**Задание**.
Пожалуйста, отредактируйте часть отрывка, заменив в ней «описания» на «картины». Начните со слов «Хвостом вперед.» и остановитесь после слов «же – Новый человек!».

**Отрывок**.
________________________

Хвостом вперед.
Образ создан.
Но зачем все это?
К чему описания, пусть потрясающие воображение, но как бы при этом уже отдаленные?
Да все затем же – Новый человек!
Вождям пролетарского государства не могли не импонировать слова инженера Гарина, они должны были прийтись им по сердцу: «Я овладеваю всей полнотой власти на земле… Ни одна труба не задымит без моего приказа, ни один корабль не выйдет из гавани, ни один молоток не стукнет. Все подчинено, – вплоть до права дышать, – центру. В центре – я. Мне принадлежит все. Я отчеканиваю свой профиль на кружочках: с бородкой, в веночке, а на обратной стороне профиль мадам Ламоль. Затем я отбираю «первую тысячу», – скажем, это будет что-нибудь около двух-трех миллионов пар. Это патриции. Они предаются высшим наслаждениям и творчеству. Для них мы установим, по примеру древней Спарты, особый режим, чтобы они не вырождались в алкоголиков и импотентов. Затем мы установим, сколько нужно рабочих рук для полного обслуживания культуры. Здесь также сделаем отбор. Этих назовем для вежливости – трудовиками. Они не взбунтуются, нет, дорогой товарищ. Возможность революций будет истреблена в корне. Каждому трудовику после классификации и перед выдачей трудовой книжки будет сделана маленькая операция. Совершенно незаметно, под нечаянным наркозом. Небольшой прокол сквозь черепную кость. Ну, просто закружилась голова, – очнулся, и он уже раб… И, наконец, отдельную группу мы изолируем где-нибудь на прекрасном острове исключительно для размножения. Все остальное придется убрать за ненадобностью… Эти трудовики работают и служат безропотно за пищу, как лошади. Они уже не люди, у них нет иной тревоги, кроме голода. Они будут счастливы, переваривая пищу. А избранные патриции – это уже полубожества. Хотя я презираю, вообще-то говоря, людей, но приятнее находиться в хорошем обществе. Уверяю вас, дружище, это и будет самый настоящий золотой век, о котором мечтали поэты. Впечатление ужасов очистки земли от лишнего населения сгладится очень скоро…»

________________________

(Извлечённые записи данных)

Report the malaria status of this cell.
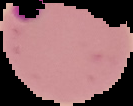
Parasitized.

Segmented cell region on a black background. Image is 133×106 pixels. From a thin blood smear.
Assess the morphology of the erythrocytes.
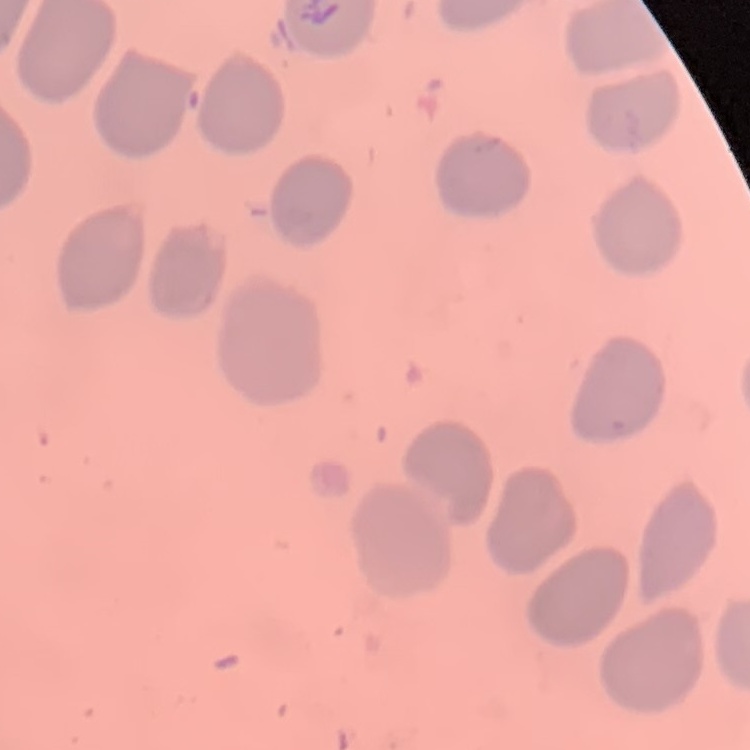

They show no rouleaux formation.

Square crop of a larger photomicrograph. Thin blood film. Field's or Giemsa stain.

________________________

**Ответ**.
Хвостом вперед.
Образ создан.
Но зачем все это?
К чему картины, пусть потрясающие воображение, но как бы при этом уже отдаленные?
Да все затем же – Новый человек!